Segment Start: Study text

Connecticut and Rhode Island have already inked power purchase agreements with Revolution Wind's developer, Orsted.
Connecticut and Rhode Island have already inked power purchase agreements with Revolution Wind's developer, Orsted. Credit: File photo

A 4,928-page federal environmental review published Monday identifies the commercial fishing industry as a major stakeholder that would be affected by the construction of the proposed Revolution Wind offshore wind farm.

The report by the Bureau of Ocean Energy Management states that, on average, about 290 commercial fishing boats visit the site of the proposed project each year, catching about $1 million worth of seafood there. By revenue, the area’s most lucrative species are lobsters, scallops, monkfish and squid. By poundage, the most prevalent species are skates and herring.

The proposed path of the undersea electric cable that would deliver power onshore could also impact fishermen on a smaller scale, according to the environmental review. The statement estimates about $360,000 of seafood is caught annually by commercial fishermen along the cable’s path.

In a press release announcing the release of the report, BOEM said it plans to issue a final decision on whether to approve Revolution Wind this summer.

Connecticut and Rhode Island have already inked power purchase agreements with the project’s developer, Orsted, a multinational energy company headquartered in Denmark. Rhode Island Gov. Dan McKee called the completion of Revolution Wind’s environmental review a “major milestone” that brings the state closer to achieving its clean energy goals.

Once constructed, Revolution Wind’s turbines could generate up to 880 megawatts of electricity without burning fossil fuels, helping to reduce emissions that are already warming the planet and causing more extreme weather and natural disasters. Rising ocean temperatures also threaten commercial fisheries by causing marine species to migrate and impeding their ability to spawn and grow to maturity.

Revolution Wind is one of dozens of offshore wind farms along the East Coast that the federal government is already in the process of reviewing and permitting. Cumulatively, the Biden administration aims to approve enough offshore wind projects to generate 30 gigawatts of power before the end of the decade, a crucial part of their efforts to lead America through a clean energy transition. Two of these offshore wind projects, Vineyard Wind 1 and South Fork Wind, are already under construction a few miles away from the proposed site of Revolution Wind. Construction of a third utility-scale offshore wind project, Ocean Wind 1, is expected to begin this fall off the coast of New Jersey.

If constructed, Revolution Wind would include as many as 100 turbines towering close to 900 feet above the ocean. The electricity generated by the project would travel through cables buried three to six feet beneath the ocean floor, connecting to the power grid onshore at a substation at Quonset Point in Rhode Island. Several more wind farms are close behind Revolution Wind in the regulatory pipeline.

BOEM’s final environmental impact statement for Revolution Wind assesses the “potential biological, socioeconomic, physical, and cultural impacts” that could result from constructing the wind farm, operating it for 35 years, then disassembling it.

The statement itself is a lengthy review of another lengthy document: an 868-page construction and operations plan filed by the project’s developer in 2021, which refers to an additional 51 appendices with further information.

Segment End: Study text
Segment Start: Data extract

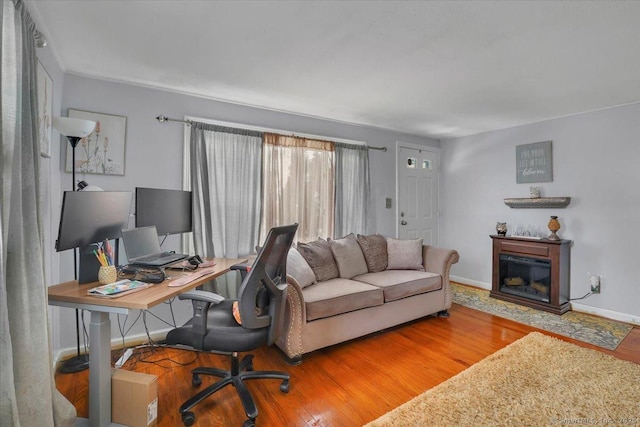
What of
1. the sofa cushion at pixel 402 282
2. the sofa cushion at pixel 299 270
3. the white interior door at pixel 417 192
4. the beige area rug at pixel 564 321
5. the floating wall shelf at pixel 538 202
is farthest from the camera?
the white interior door at pixel 417 192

Segment End: Data extract

Brief A.
According to the Revolution Wind article, where would the project's electricity connect to the onshore power grid?
Brief B.
Write the next part of the Revolution Wind article, picking up after its final sentence.
These records were taken from a separate source.

Your response A.
At a substation at Quonset Point in Rhode Island.

Your response B.
The public was given 45 days to comment on a draft version of the environmental impact statement in the fall of 2022. BOEM said it reviewed a total of 124 comments before issuing the final statement.

BOEM estimates commercial fishermen would suffer relatively modest financial losses even if they stopped fishing entirely in the proposed area for Revolution Wind, though turbines would be arranged a nautical mile apart from each other to encourage some level of fishing.

Lobster boats in New York, Connecticut and southern Massachusetts, for example, typically earn less than 3 percent of their revenue fishing at the main project site, according to BOEM’s analysis of data from the National Marine Fisheries Service. For scallopers in the same region, that share is less than a third of a percentage point.

But cumulatively, the impact of building dozens of offshore wind projects in fishing grounds up and down the East Coast has not been studied to the extent many fishermen are now demanding. Some commercial fishermen have already banded together to sue the federal government over its piecemeal approach to conducting environmental reviews of offshore wind projects, arguing that BOEM has failed to assess the true impact of offshore wind development on the fishing industry.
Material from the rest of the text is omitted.